Results: 81.9% on Kinetics-400 action recognition, 72.2% on Something-Something v2, with a frozen backbone. V-JEPA was the first video model to perform well on "frozen evaluations" — where the pretrained encoder is completely locked and only a lightweight probe is trained on top. [4]

V-JEPA 2 (June 2025): World Models for Robotics

Released June 11, 2025 at Viva Tech in Paris, V-JEPA 2 is a 1.2-billion-parameter world model and the most significant practical application of JEPA to date. [13]

It trains in two phases:

Phase 1 — Self-supervised pretraining: Over 1 million hours of web video and 1 million images. No action labels, no annotations. The model learns to predict masked spatio-temporal regions in latent space. [14]

Phase 2 — Action-conditioned post-training: Using only 62 hours of robot data from the open-source DROID dataset, the model learns to predict how the world evolves under specific robot actions — converting a passive world model into an active planning engine. [14]

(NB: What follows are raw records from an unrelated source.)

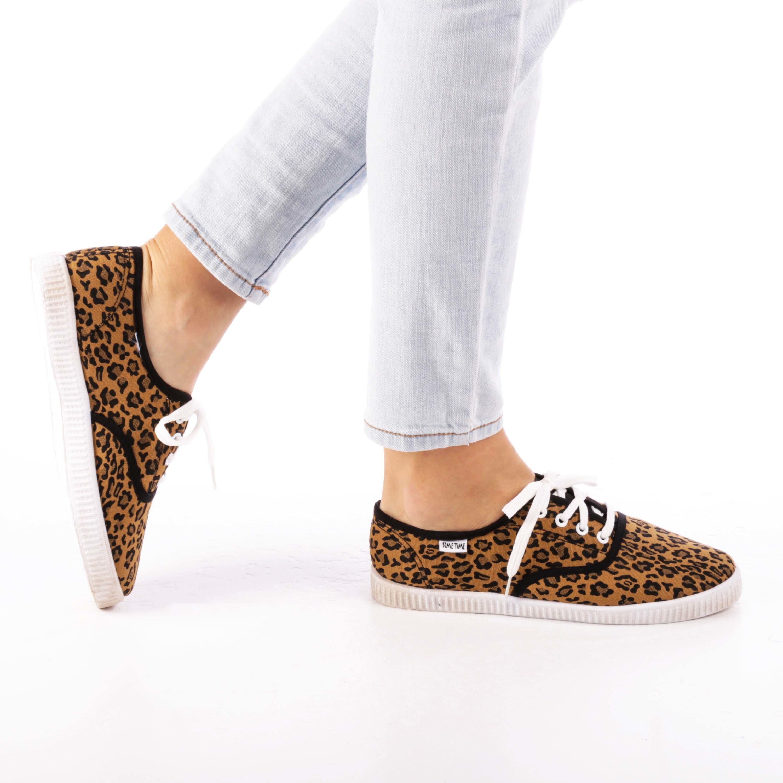 Tenisi dama Esme leopard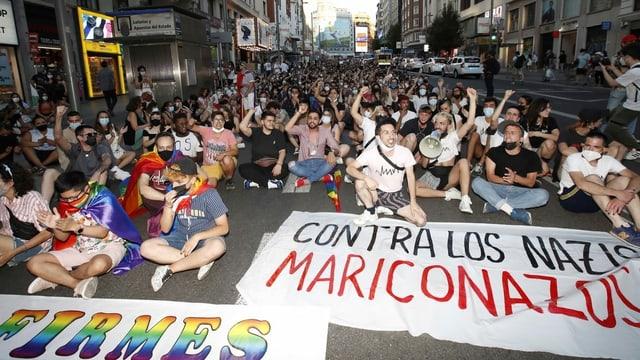 Demonstranten auf der Strasse.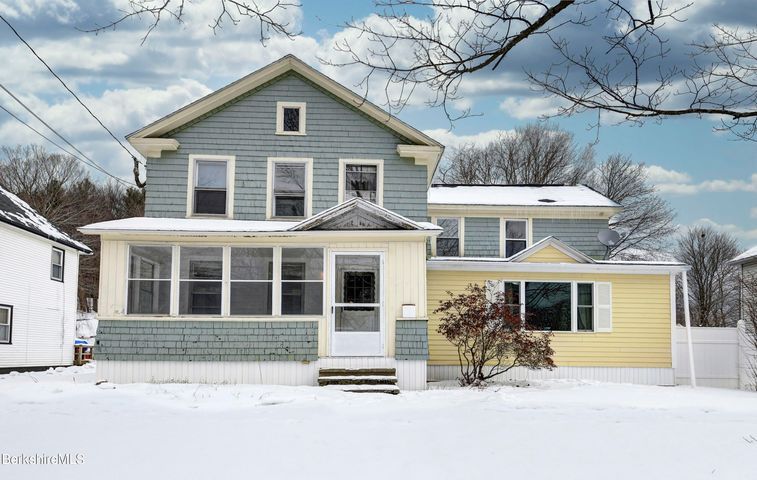 133 High St, Dalton, MA 01226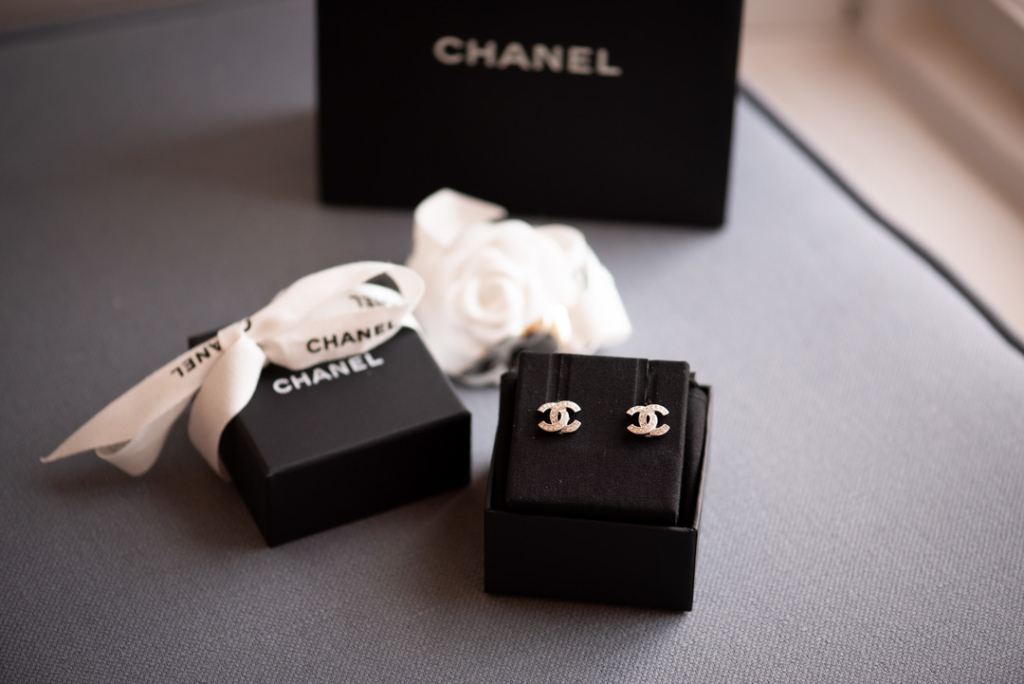 Brides diamond chanel earrings in black box
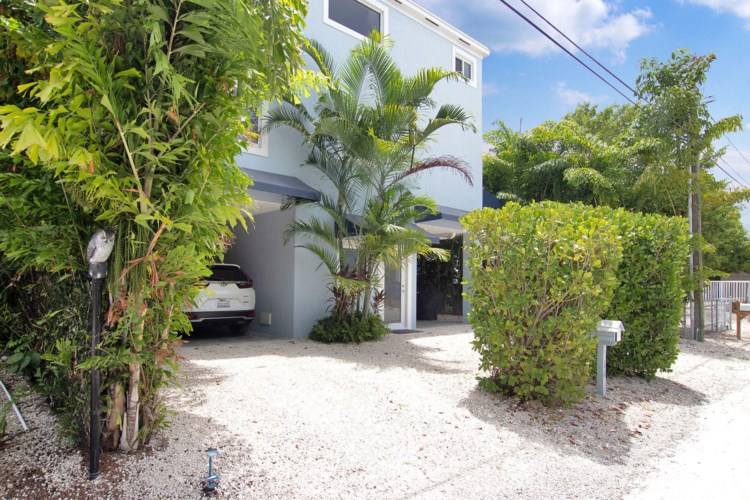 16 Gulf Drive, Key Largo, FL 33037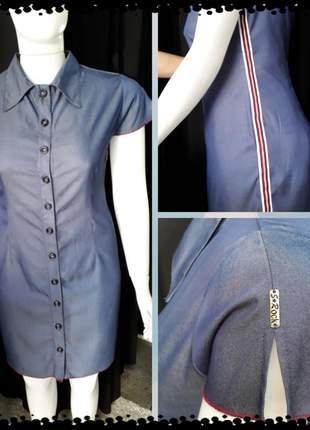 Vestido com detalhe na lateral e fenda na manga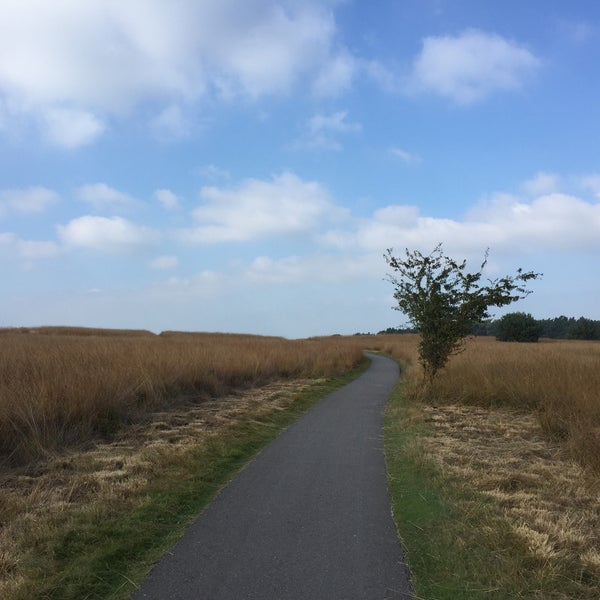 Photo taken at Nationaal Park De Hoge Veluwe by Yulia V. on 10/10/2015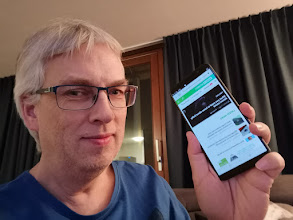 Photo: Sunday giveaway winner Jarl W. showing off his new OnePlus 5T.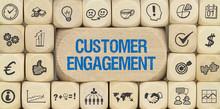 Customer Engagement / Würfel Mit Symbole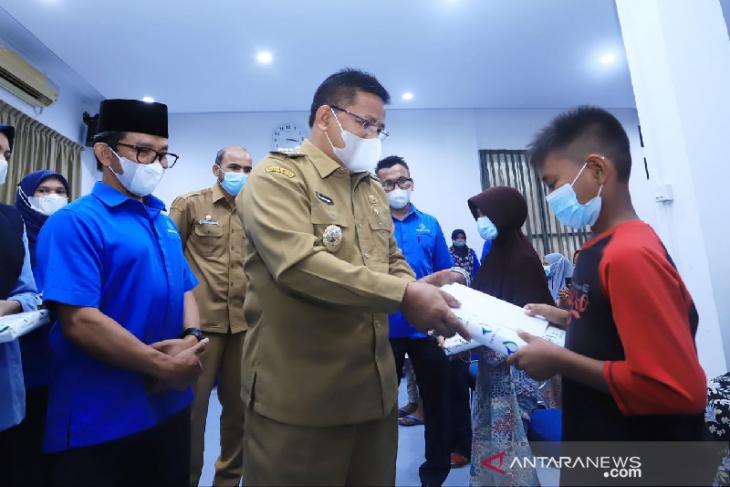 Aminullah salurkan santunan anak yatim dari PDAM Tirta Daroy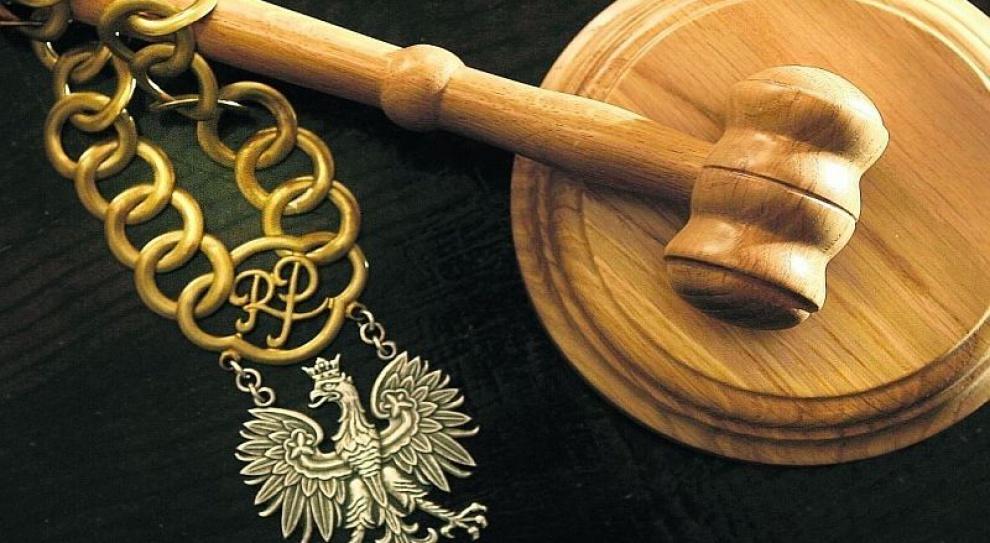 Co z odprawą emerytalną i nagrodami dla dyrektora sądu?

"We believe world models will usher a new era for robotics, enabling real-world AI agents to help with chores and physical tasks without needing astronomical amounts of robotic training data."
— Yann LeCun, Viva Tech, 2025

Robotics results: zero-shot planning in new lab environments with objects never seen during training, 65–80% success on pick-and-place tasks, reported 30x faster than Nvidia's Cosmos model on equivalent evaluations. State-of-the-art on Epic-Kitchens-100 action anticipation. [13][15][16]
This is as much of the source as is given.